Dr. Debra Robinson wanted to get people talking, and did she ever.
Robinson, a former Flint resident who is a school board member in Palm Beach County, Fla., has garnered a lot of attention with her suggestion that teenagers be allowed to continue to embrace street slang without being judged poorly by their elders or harangued to learn "standard English."
"There's nothing wrong with the way they're speaking," Robinson said. "Some of the best words I've gotten, I've gotten from teenagers. If you walk up to kids and say 'Speak the way I speak. This is the right way,' then, especially young people, they will rebel."
To paraphrase the movie Patton, a woman this eloquent deserves support.
There are people out there, of course, who just don't get language and insist that recognising that people don't all speak the same way might be the beginning of the end.
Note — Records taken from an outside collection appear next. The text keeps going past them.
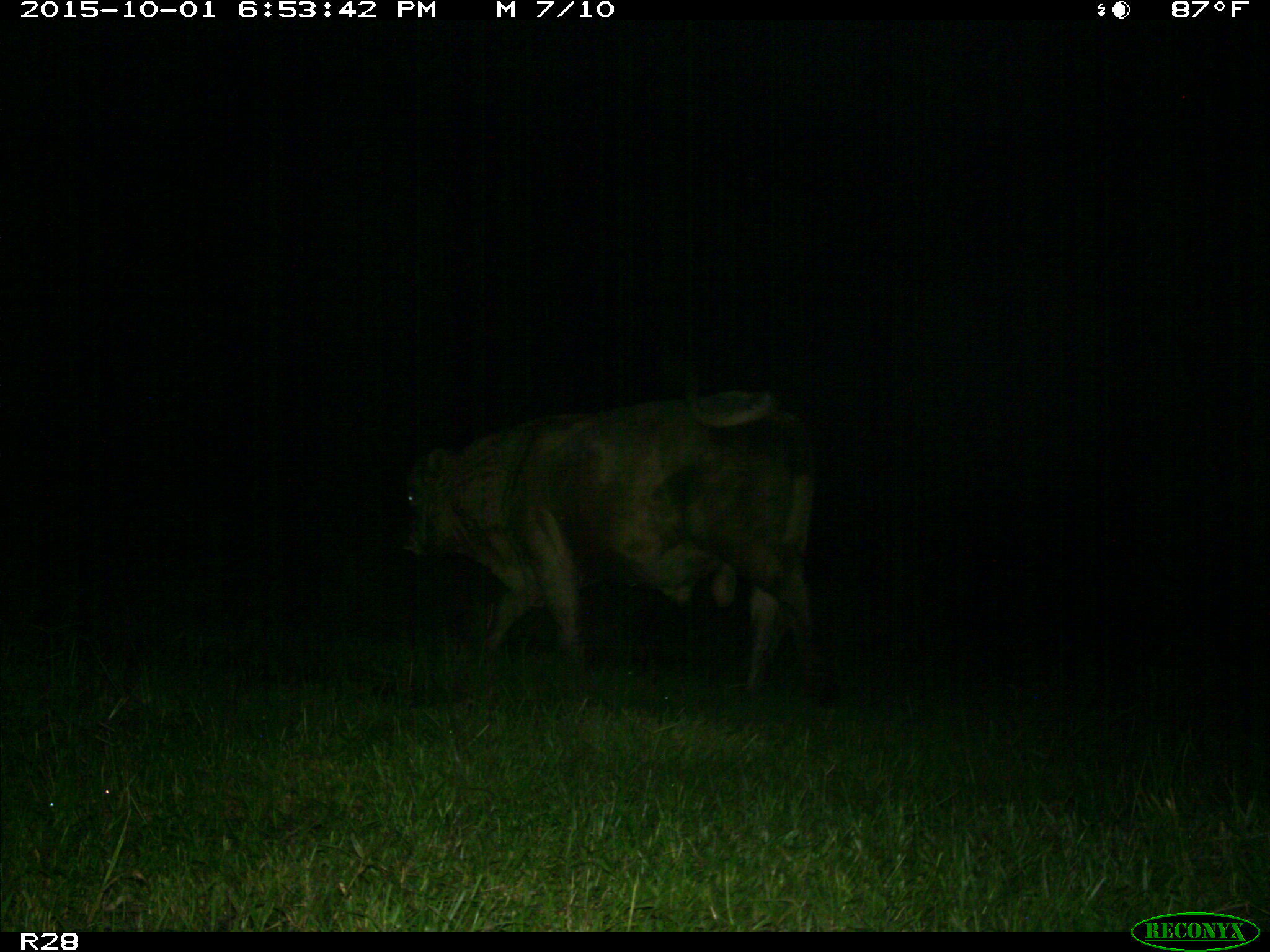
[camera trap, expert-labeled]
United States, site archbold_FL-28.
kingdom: Animalia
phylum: Chordata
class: Mammalia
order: Artiodactyla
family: Bovidae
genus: Bos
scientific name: Bos taurus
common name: domestic cow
Bos taurus (domestic cow).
"That just smacks of finding an excuse for something that doesn't need to be defended. Learning (standard English) isn't a cop-out. ... it's just part of being an educated person, an avenue to self discovery."
One letter writer said Robinson's idea "is just another crude attempt to cover up the plague of Ebonics that has developed in poor communities across America."
A plague? Get a grip. Ebonics has been around for 100's of years.
1 comment:
oh my god you started a blog.
in other news, have i told you lately that you're my hero? and i'm really sorry if a horrible song is now gnawing away at your cerebral cortex. haha!